Aset perusahaan semua dijual dan hanya menyisakan rumah yang saat ini kami tempati, rumah pemberian papaku saat kami menikah 5 tahun lalu yang masih bisa kami pertahankan.

Pada saat itu kami sudah dikaruniai dua orang anak. Putra sulungku Prima sudah berusia 4 tahun dan putriku Jelita berusia 2 tahun.

Berbulan-bulan lamanya suamiku terpukul meratapi bencana yang menimpanya, seperti kehilangan semangat dan kepercayaan dirinya.

Suamiku seakan trauma untuk kembali memulai usaha baru karena takut gagal lagi, padahal papaku mau membantunya memberikan modal demi membiayaiku dan anak kami yang harus dicukupi kebutuhannya.

Aku terpaksa mengambil alih kewajiban sebagai kepala rumah tangga.

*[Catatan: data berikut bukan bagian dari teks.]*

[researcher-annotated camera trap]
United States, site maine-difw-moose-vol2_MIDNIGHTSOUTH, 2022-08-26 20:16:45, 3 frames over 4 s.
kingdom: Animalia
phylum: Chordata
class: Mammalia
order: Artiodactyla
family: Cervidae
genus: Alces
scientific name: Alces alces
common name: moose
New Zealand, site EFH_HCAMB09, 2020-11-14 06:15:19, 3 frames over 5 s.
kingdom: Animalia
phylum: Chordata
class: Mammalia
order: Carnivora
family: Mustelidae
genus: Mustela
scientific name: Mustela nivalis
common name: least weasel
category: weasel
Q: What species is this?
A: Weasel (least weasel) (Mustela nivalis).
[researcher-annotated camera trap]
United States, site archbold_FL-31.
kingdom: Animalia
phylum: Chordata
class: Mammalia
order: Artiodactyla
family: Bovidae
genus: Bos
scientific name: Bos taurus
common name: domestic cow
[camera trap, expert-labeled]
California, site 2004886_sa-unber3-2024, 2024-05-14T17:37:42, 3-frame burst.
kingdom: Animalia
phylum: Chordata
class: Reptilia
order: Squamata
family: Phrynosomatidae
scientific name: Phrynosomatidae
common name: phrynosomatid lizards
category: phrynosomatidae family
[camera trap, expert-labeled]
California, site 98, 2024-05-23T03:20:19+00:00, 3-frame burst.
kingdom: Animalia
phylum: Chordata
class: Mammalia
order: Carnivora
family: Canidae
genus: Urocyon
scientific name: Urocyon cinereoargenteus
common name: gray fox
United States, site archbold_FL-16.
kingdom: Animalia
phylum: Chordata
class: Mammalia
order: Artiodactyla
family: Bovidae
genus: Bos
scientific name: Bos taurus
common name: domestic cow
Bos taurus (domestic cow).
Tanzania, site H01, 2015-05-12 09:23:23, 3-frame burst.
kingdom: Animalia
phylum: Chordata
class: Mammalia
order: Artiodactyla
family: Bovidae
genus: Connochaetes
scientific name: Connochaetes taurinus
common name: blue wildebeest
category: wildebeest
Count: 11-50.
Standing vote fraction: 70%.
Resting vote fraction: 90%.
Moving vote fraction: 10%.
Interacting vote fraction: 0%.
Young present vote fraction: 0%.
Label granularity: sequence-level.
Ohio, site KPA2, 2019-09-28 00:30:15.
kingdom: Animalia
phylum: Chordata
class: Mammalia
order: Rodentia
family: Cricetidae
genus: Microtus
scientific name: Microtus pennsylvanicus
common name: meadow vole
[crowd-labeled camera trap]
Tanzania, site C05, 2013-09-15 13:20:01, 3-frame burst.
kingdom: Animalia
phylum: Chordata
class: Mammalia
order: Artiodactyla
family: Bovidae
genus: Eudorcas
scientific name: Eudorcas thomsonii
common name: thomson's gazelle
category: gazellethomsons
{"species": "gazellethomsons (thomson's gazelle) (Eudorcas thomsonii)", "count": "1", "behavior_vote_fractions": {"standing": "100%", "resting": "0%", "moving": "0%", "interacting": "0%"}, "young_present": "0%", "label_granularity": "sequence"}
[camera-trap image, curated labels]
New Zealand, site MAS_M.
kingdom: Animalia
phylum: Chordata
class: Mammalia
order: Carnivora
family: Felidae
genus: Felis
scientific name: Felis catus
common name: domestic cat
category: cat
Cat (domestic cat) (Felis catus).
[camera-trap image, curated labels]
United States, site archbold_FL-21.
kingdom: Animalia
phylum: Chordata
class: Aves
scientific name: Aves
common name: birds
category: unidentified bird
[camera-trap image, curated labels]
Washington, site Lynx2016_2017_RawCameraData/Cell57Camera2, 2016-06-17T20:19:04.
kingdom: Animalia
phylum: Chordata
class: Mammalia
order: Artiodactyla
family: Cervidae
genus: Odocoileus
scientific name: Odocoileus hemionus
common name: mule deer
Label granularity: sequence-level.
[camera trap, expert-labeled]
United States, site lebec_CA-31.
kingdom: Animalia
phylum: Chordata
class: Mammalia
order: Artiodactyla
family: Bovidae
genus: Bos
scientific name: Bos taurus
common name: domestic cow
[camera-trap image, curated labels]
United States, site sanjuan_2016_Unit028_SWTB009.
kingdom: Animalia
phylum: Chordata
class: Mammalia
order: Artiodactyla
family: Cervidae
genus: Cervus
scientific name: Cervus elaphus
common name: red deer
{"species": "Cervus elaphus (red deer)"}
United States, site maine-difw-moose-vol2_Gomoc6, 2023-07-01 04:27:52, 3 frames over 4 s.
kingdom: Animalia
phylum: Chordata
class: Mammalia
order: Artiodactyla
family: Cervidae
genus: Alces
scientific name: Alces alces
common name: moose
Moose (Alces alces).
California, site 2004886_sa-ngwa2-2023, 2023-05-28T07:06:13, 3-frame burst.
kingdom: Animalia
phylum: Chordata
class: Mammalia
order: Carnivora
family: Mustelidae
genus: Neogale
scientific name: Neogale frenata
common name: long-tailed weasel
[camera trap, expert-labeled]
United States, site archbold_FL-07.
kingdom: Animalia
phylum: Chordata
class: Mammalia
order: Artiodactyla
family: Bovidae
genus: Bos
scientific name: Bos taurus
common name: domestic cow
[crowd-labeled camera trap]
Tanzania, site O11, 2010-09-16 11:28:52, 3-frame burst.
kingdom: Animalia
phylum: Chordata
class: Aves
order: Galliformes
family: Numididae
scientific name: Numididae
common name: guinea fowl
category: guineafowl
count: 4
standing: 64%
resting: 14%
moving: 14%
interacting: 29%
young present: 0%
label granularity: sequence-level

Aku banting tulang mencari penghasilan dan menjual semua perhiasan yang kumiliki.

Hadiah-hadiah yang telah diberikan suamiku saat masih berjaya sebagai pemilik perusahaan, yang selalu kukenakan dengan penuh kebanggaan pada pesta dan perjamuan.

Perhiasan yang menjadi simbol dan status sosialku sebagai istri pengusaha kaya raya.

Sebenarnya aku bisa saja meminta bantuan modal sama papaku, tetapi aku tidak mau melakukannya.

Aku ingin membuktikan pada papa bahwa aku bisa mandiri dan bisa bangkit kembali seperti dulu, dengan tekad kuat aku mesti bisa mengembalikan kejayaan suamiku.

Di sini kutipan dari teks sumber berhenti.